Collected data
◆ ◆ ◆ ◆
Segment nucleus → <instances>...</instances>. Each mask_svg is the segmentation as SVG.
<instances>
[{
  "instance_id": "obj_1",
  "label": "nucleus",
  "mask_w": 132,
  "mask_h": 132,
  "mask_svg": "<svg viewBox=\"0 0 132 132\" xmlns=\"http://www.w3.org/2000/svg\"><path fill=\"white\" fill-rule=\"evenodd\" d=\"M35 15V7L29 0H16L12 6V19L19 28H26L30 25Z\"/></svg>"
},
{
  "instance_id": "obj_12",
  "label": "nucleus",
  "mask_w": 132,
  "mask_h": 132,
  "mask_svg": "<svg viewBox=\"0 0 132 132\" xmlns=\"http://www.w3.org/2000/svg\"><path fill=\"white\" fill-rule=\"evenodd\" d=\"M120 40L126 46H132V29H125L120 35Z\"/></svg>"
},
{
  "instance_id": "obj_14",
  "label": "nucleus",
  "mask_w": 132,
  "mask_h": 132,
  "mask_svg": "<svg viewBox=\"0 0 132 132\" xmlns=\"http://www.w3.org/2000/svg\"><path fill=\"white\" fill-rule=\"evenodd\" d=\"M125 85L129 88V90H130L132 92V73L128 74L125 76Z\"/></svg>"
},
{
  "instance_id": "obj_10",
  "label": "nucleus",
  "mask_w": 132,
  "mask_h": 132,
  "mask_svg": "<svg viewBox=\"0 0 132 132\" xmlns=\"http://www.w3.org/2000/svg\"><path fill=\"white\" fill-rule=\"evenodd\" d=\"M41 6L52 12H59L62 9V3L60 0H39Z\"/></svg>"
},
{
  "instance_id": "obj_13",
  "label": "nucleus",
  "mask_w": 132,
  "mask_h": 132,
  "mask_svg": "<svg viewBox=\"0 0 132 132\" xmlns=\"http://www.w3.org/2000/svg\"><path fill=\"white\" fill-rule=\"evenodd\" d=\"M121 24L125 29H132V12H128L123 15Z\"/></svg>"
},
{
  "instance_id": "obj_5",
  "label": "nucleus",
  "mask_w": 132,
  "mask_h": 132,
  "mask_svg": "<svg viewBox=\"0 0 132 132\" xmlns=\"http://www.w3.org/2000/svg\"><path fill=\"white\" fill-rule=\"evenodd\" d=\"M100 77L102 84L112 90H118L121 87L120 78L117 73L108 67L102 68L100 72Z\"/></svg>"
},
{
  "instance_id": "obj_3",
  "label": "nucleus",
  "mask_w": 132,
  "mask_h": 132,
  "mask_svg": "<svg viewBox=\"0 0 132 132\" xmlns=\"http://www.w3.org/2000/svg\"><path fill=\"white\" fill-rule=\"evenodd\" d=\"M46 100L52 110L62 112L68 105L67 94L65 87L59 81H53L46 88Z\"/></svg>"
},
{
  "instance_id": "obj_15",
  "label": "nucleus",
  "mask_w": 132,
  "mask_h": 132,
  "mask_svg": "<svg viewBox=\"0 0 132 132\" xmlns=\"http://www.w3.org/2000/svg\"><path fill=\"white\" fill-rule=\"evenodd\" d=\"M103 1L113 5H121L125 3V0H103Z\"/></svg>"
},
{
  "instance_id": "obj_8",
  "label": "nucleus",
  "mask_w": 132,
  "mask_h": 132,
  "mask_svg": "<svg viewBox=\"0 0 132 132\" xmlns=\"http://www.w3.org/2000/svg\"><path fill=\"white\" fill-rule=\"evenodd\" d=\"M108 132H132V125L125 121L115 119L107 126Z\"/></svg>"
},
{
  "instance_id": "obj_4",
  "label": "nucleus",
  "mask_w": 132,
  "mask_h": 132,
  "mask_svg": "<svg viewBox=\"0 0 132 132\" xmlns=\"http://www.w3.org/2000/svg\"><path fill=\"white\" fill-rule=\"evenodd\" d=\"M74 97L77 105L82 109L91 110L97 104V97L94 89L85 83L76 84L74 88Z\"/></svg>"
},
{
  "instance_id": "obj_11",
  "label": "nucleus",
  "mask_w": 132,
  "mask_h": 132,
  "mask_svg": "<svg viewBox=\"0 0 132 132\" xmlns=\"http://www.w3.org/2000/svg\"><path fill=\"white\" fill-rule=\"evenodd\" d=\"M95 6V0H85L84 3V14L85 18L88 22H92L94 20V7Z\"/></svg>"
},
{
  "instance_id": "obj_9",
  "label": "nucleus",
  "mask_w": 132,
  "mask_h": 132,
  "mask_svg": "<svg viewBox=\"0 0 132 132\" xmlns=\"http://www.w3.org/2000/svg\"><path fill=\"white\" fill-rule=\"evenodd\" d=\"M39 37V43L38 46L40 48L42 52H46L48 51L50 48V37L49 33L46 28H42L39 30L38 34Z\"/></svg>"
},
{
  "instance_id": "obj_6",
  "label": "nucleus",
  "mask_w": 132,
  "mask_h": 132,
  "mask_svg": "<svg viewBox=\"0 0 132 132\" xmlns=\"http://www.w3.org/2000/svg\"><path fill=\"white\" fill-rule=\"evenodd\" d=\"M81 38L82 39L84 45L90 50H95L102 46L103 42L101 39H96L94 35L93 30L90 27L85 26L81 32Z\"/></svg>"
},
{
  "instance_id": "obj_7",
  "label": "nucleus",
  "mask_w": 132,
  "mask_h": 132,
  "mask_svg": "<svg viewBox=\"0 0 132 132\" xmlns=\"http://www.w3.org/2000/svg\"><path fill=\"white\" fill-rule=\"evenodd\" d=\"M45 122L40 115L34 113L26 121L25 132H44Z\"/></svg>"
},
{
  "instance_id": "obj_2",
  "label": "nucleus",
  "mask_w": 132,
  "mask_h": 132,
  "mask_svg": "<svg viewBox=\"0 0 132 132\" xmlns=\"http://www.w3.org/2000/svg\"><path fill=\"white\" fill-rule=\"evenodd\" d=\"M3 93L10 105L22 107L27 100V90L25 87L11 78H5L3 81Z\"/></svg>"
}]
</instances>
◆ ◆ ◆ ◆
**INSTRUCTION**
Collect each line of the entries above that contains the string "instances".

**REPLY TO THE TASK**
Segment nucleus → <instances>...</instances>. Each mask_svg is the segmentation as SVG.
<instances>
</instances>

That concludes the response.